- Exercise: Wherever the listing holds a picture, leave it out, and copy the remainder exactly.

- Supplied data:
* * *
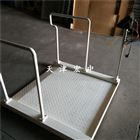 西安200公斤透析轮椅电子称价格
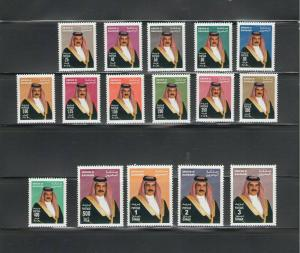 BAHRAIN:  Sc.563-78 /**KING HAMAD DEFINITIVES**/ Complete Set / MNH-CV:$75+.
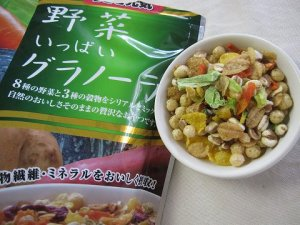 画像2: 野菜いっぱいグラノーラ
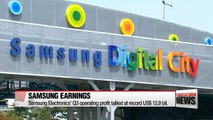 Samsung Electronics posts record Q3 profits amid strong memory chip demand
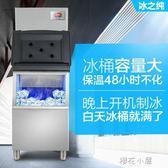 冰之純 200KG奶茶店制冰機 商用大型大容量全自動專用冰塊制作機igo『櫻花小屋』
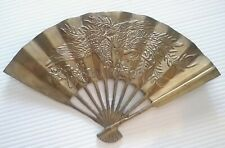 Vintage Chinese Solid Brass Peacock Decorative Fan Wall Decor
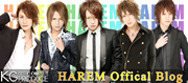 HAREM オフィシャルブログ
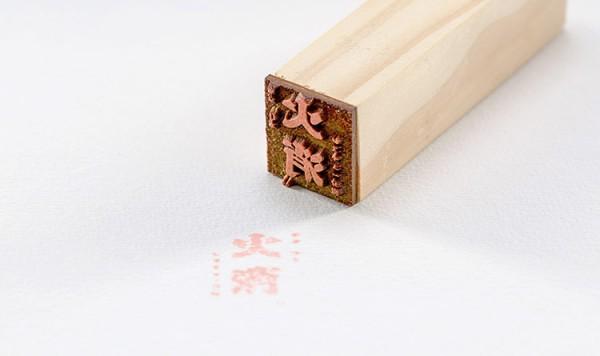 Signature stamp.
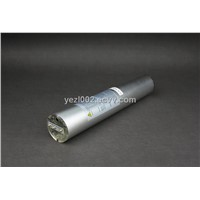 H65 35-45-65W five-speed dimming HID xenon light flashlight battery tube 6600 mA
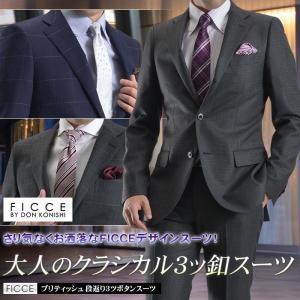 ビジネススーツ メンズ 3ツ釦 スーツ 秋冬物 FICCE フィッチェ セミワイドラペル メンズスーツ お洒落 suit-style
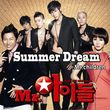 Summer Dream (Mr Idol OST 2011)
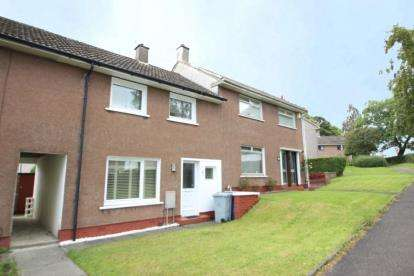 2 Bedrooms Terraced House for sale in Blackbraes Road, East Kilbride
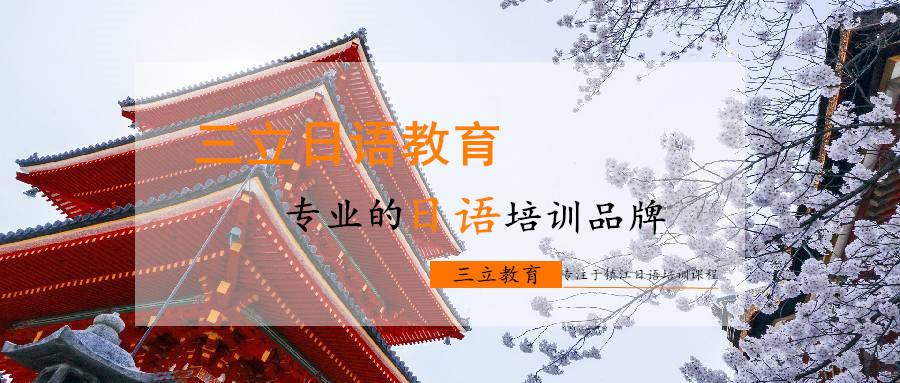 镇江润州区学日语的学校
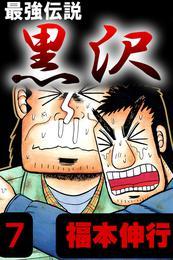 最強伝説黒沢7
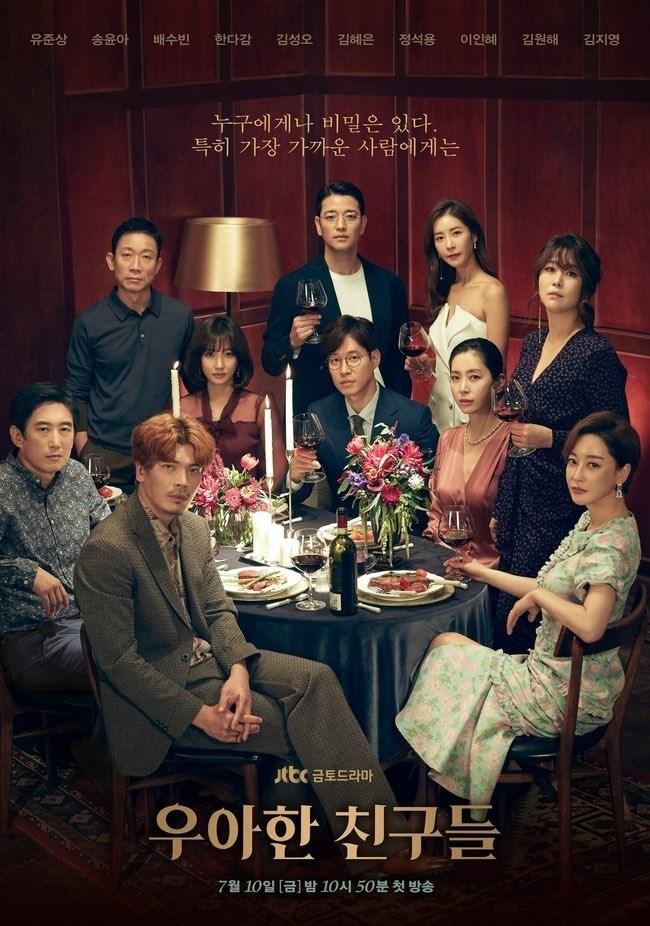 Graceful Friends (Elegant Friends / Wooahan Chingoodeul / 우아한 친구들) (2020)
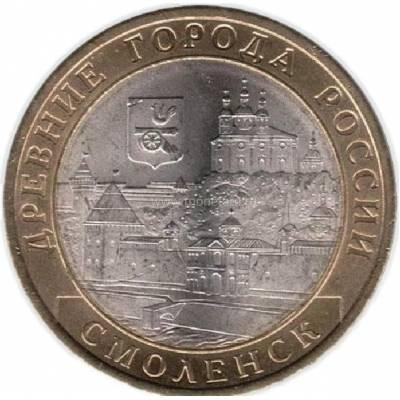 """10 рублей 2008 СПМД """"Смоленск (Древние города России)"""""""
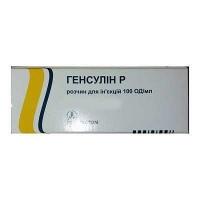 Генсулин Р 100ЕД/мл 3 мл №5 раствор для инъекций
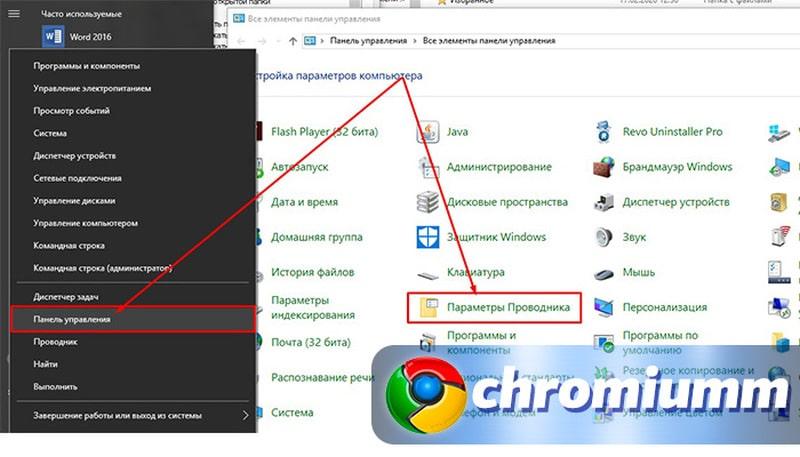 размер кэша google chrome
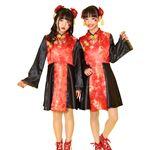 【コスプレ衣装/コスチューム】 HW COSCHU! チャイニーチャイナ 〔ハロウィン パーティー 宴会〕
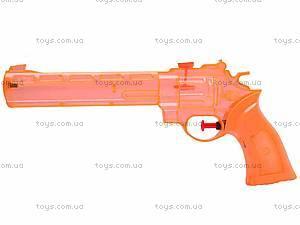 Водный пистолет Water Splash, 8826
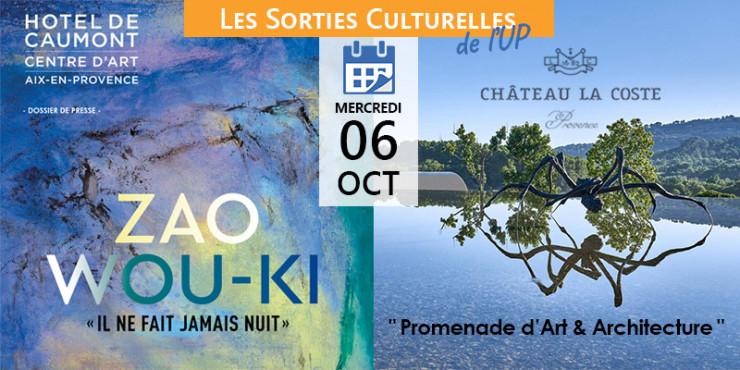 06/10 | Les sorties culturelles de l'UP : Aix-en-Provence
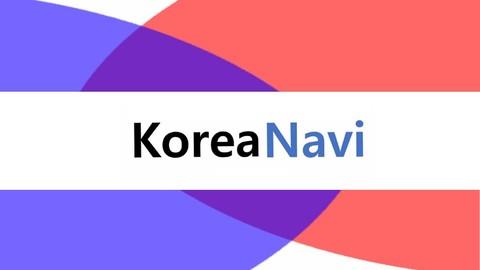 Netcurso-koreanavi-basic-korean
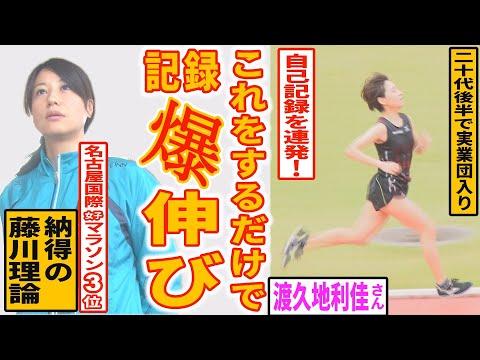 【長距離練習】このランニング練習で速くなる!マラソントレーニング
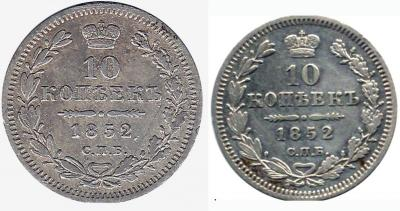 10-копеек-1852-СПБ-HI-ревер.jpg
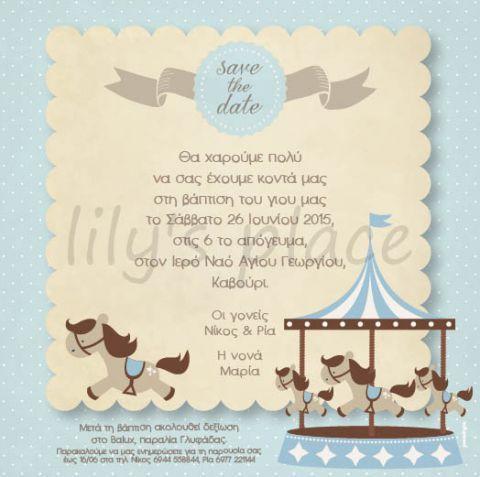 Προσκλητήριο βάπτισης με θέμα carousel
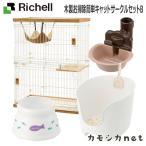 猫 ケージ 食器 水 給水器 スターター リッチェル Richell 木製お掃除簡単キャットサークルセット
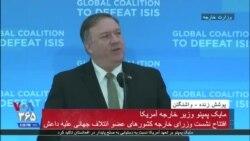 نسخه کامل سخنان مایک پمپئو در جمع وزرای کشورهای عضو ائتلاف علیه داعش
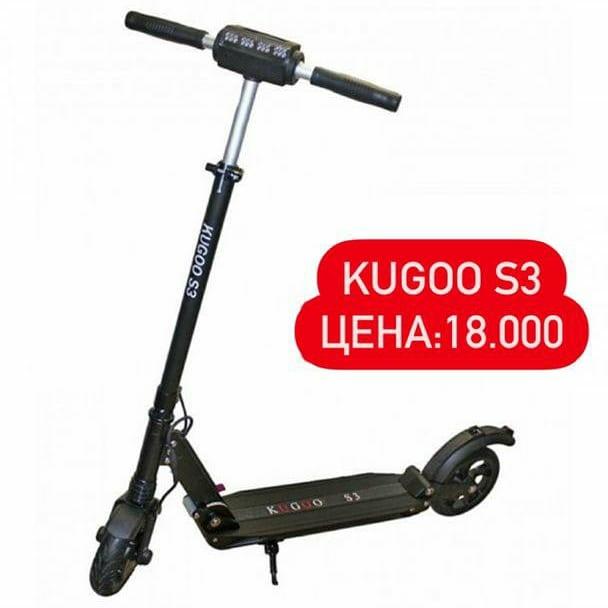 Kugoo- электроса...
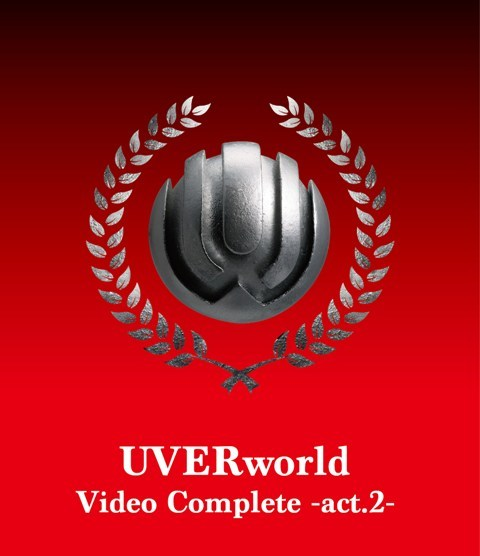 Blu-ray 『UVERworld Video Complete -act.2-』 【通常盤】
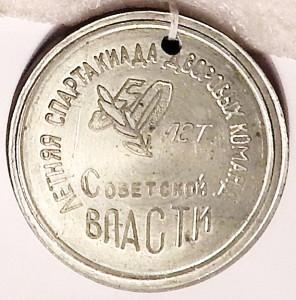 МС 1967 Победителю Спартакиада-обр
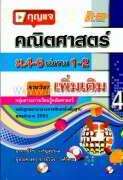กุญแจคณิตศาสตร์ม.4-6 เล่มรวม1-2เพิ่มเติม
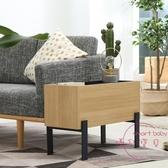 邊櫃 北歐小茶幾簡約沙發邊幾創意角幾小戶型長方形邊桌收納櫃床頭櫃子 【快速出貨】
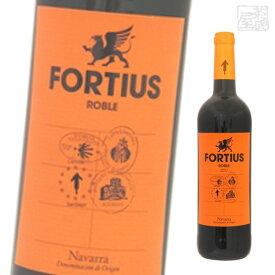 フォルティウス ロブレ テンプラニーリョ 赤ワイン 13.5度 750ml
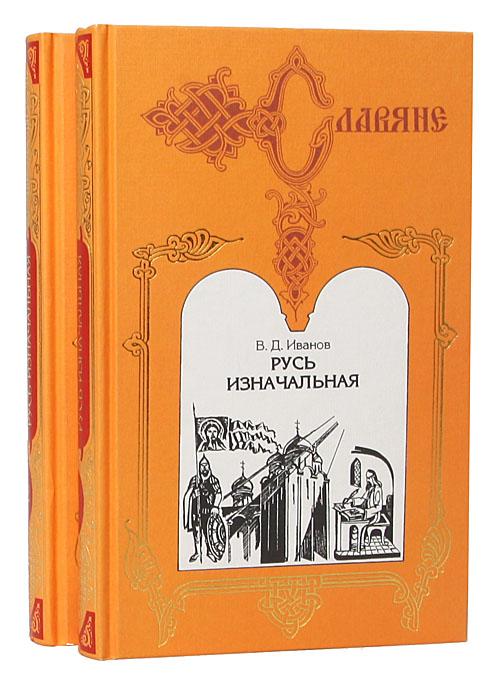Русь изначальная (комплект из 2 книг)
* * *
- Response for this exercise:
 西安200公斤透析轮椅电子称价格
 BAHRAIN:  Sc.563-78 /**KING HAMAD DEFINITIVES**/ Complete Set / MNH-CV:$75+.
 画像2: 野菜いっぱいグラノーラ
 Samsung Electronics posts record Q3 profits amid strong memory chip demand
 冰之純 200KG奶茶店制冰機 商用大型大容量全自動專用冰塊制作機igo『櫻花小屋』
 Vintage Chinese Solid Brass Peacock Decorative Fan Wall Decor
 HAREM オフィシャルブログ
 Signature stamp.
 H65 35-45-65W five-speed dimming HID xenon light flashlight battery tube 6600 mA
 ビジネススーツ メンズ 3ツ釦 スーツ 秋冬物 FICCE フィッチェ セミワイドラペル メンズスーツ お洒落 suit-style
 Summer Dream (Mr Idol OST 2011)
 2 Bedrooms Terraced House for sale in Blackbraes Road, East Kilbride
 镇江润州区学日语的学校
 最強伝説黒沢7
 Graceful Friends (Elegant Friends / Wooahan Chingoodeul / 우아한 친구들) (2020)
 """10 рублей 2008 СПМД """"Смоленск (Древние города России)"""""""
 Генсулин Р 100ЕД/мл 3 мл №5 раствор для инъекций
 размер кэша google chrome
 【コスプレ衣装/コスチューム】 HW COSCHU! チャイニーチャイナ 〔ハロウィン パーティー 宴会〕
 Водный пистолет Water Splash, 8826
 06/10 | Les sorties culturelles de l'UP : Aix-en-Provence
 Netcurso-koreanavi-basic-korean
 【長距離練習】このランニング練習で速くなる!マラソントレーニング
 10-копеек-1852-СПБ-HI-ревер.jpg
 Προσκλητήριο βάπτισης με θέμα carousel
 猫 ケージ 食器 水 給水器 スターター リッチェル Richell 木製お掃除簡単キャットサークルセット
 نسخه کامل سخنان مایک پمپئو در جمع وزرای کشورهای عضو ائتلاف علیه داعش
 Kugoo- электроса...
 Blu-ray 『UVERworld Video Complete -act.2-』 【通常盤】
 МС 1967 Победителю Спартакиада-обр
กุญแจคณิตศาสตร์ม.4-6 เล่มรวม1-2เพิ่มเติม
 邊櫃 北歐小茶幾簡約沙發邊幾創意角幾小戶型長方形邊桌收納櫃床頭櫃子 【快速出貨】
 フォルティウス ロブレ テンプラニーリョ 赤ワイン 13.5度 750ml
Русь изначальная (комплект из 2 книг)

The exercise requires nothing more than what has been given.